Critère Delgamuukw : démonstration du titre autochtone
Conformément à l’arrêt Delgamuukw, les peuples autochtones qui cherchent à prouver leur titre de propriété sur des territoires ancestraux doivent fournir des preuves de l’existence du titre selon les exigences suivantes :
- La nation autochtone doit avoir occupé le territoire avant la déclaration de souveraineté. Cela signifie que la nation autochtone doit avoir démontré à d’autres Premières Nations et aux Européens son utilisation et son occupation sans équivoque du territoire. Cela diffère de la décision rendue dans l’affaire Van der Peet (1996), qui stipule que les peuples autochtones doivent pouvoir démontrer que leurs droits ancestraux faisaient partie intégrante de leur culture à l’arrivée des Européens. Dans le critère Delgamuukw, il suffit d’affirmer que les territoires occupés faisaient partie intégrante de la culture au moment du contact.
- Si l’occupation actuelle est invoquée comme preuve d’occupation avant la souveraineté, il doit y avoir continuité entre l’occupation actuelle et l’occupation avant la déclaration de souveraineté. En d’autres termes, il doit exister des preuves d’une propriété continue du territoire. Cependant, une continuité parfaite n’est pas nécessaire; la seule démonstration d’un maintien substantiel du lien entre le peuple et le territoire est suffisante.

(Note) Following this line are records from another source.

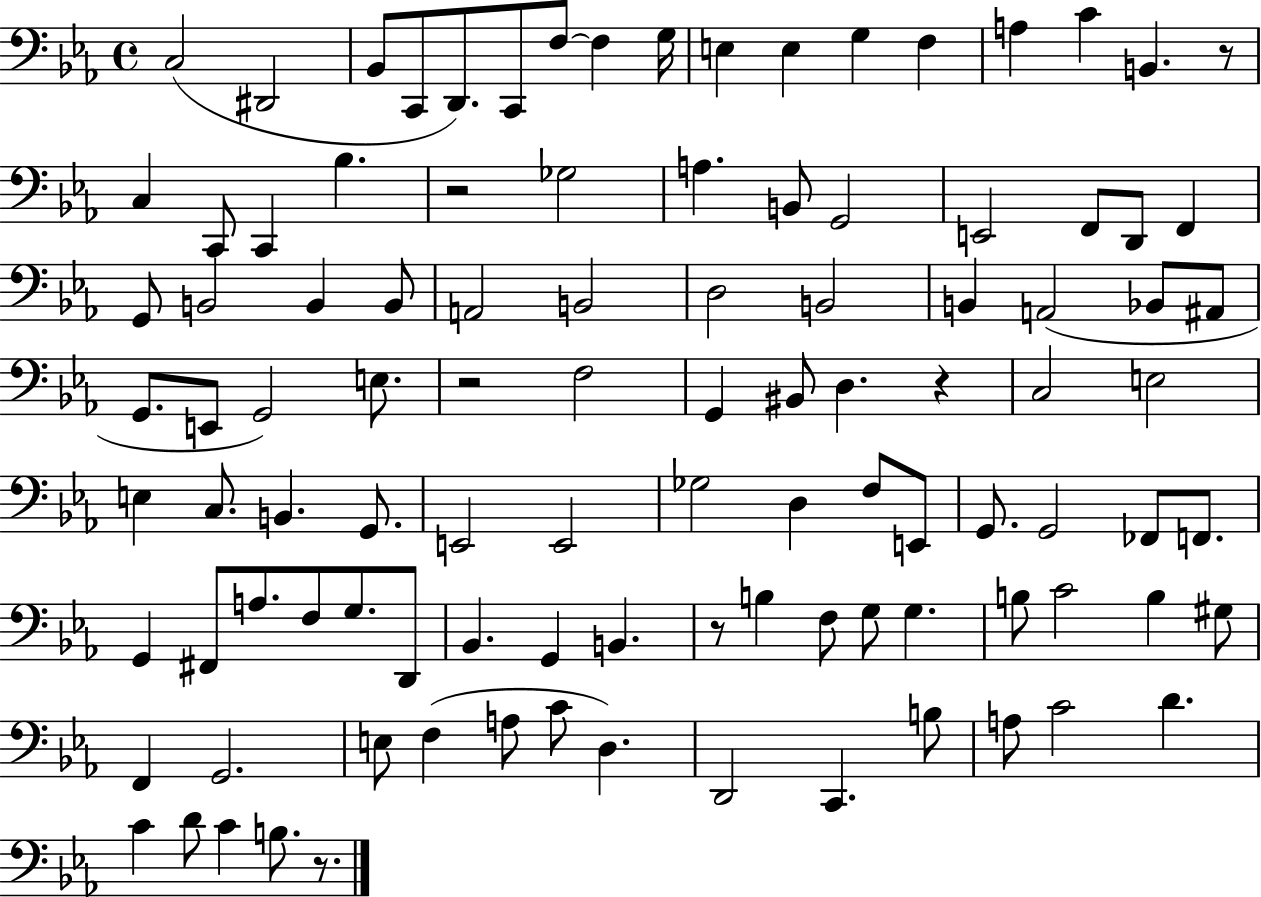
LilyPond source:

{
  \clef bass
  \time 4/4
  \defaultTimeSignature
  \key ees \major
  \repeat volta 2 { c2( dis,2 | bes,8 c,8 d,8.) c,8 f8~~ f4 g16 | e4 e4 g4 f4 | a4 c'4 b,4. r8 | \break c4 c,8 c,4 bes4. | r2 ges2 | a4. b,8 g,2 | e,2 f,8 d,8 f,4 | \break g,8 b,2 b,4 b,8 | a,2 b,2 | d2 b,2 | b,4 a,2( bes,8 ais,8 | \break g,8. e,8 g,2) e8. | r2 f2 | g,4 bis,8 d4. r4 | c2 e2 | \break e4 c8. b,4. g,8. | e,2 e,2 | ges2 d4 f8 e,8 | g,8. g,2 fes,8 f,8. | \break g,4 fis,8 a8. f8 g8. d,8 | bes,4. g,4 b,4. | r8 b4 f8 g8 g4. | b8 c'2 b4 gis8 | \break f,4 g,2. | e8 f4( a8 c'8 d4.) | d,2 c,4. b8 | a8 c'2 d'4. | \break c'4 d'8 c'4 b8. r8. | } \bar "|."
}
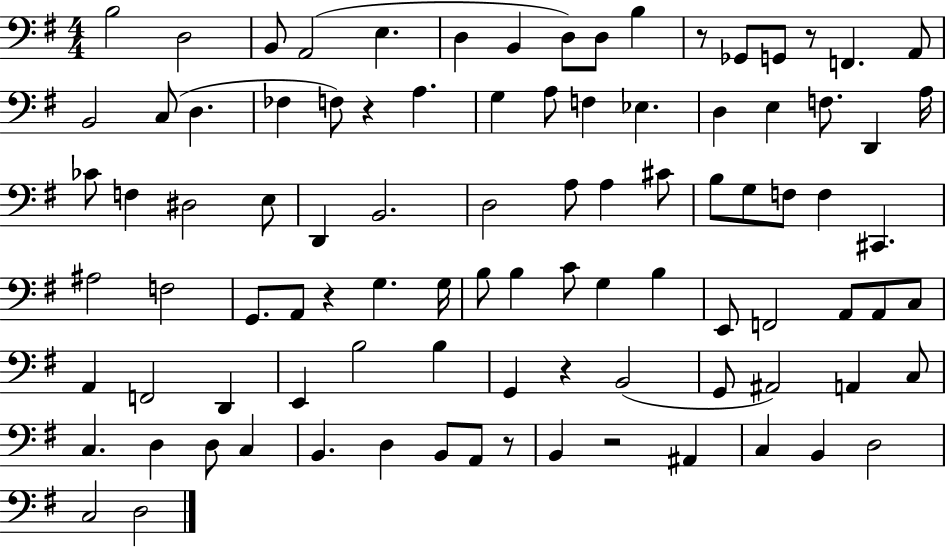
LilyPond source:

{
  \clef bass
  \numericTimeSignature
  \time 4/4
  \key g \major
  b2 d2 | b,8 a,2( e4. | d4 b,4 d8) d8 b4 | r8 ges,8 g,8 r8 f,4. a,8 | \break b,2 c8( d4. | fes4 f8) r4 a4. | g4 a8 f4 ees4. | d4 e4 f8. d,4 a16 | \break ces'8 f4 dis2 e8 | d,4 b,2. | d2 a8 a4 cis'8 | b8 g8 f8 f4 cis,4. | \break ais2 f2 | g,8. a,8 r4 g4. g16 | b8 b4 c'8 g4 b4 | e,8 f,2 a,8 a,8 c8 | \break a,4 f,2 d,4 | e,4 b2 b4 | g,4 r4 b,2( | g,8 ais,2) a,4 c8 | \break c4. d4 d8 c4 | b,4. d4 b,8 a,8 r8 | b,4 r2 ais,4 | c4 b,4 d2 | \break c2 d2 | \bar "|."
}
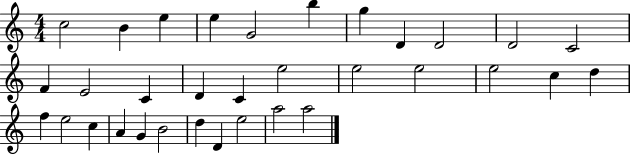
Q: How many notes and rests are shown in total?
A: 33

À cet égard, la Cour suprême admet les récits oraux comme preuves.
- Au moment de la déclaration de souveraineté, cette occupation devait être exclusive. Cela signifie que le territoire devait être exclusif à une nation particulière, même dans les cas où le territoire était partagé avec une autre nation.
Importance
L’affaire Delgamuukw revêt une importance particulière en droit canadien, de par les informations qu’elle fournit sur la définition et le contenu de la notion de « titre autochtone ». La décision rendue en cette affaire contribue également à préciser l’obligation du gouvernement de consulter les peuples autochtones et confirme la validité juridique des récits oraux. À la conclusion de cette affaire, d’autres Premières Nations – notamment les Tsilhqot’in en 2014 – utiliseront l’arrêt Delgamuukw dans leurs propres revendications territoriales.
Malgré l’importance de l’affaire, les négociations de traités entre les deux nations, la province et le gouvernement fédéral se poursuivent. Différentes entreprises mènent leurs activités dans leurs territoires ancestraux sans autorisation; la communauté gitxsan est par ailleurs divisée quant à une participation éventuelle à des projets énergétiques d’envergure comme celui du pipeline LNG, dont le tracé prévu traverse son territoire ancestral. En décembre 2018, des membres de la nation Wet’suwet’en empêchent des représentants de Coastal GasLink (dont le pipeline devrait transporter le gaz naturel jusqu’à l’installation LNG) de traverser le territoire autochtone (voir Pipelines au Canada). Le 7 janvier 2019, la GRC arrête 14 personnes liées à cet incident. Trois jours après, les chefs Wet’suwet’en et la GRC concluent une entente pour permettre l’accès routier pour les travailleurs pipeliniers. Ainsi, l’affaire Delgamuukw soulève et précise différentes questions ayant trait au titre autochtone, sans toutefois les résoudre une fois pour toutes.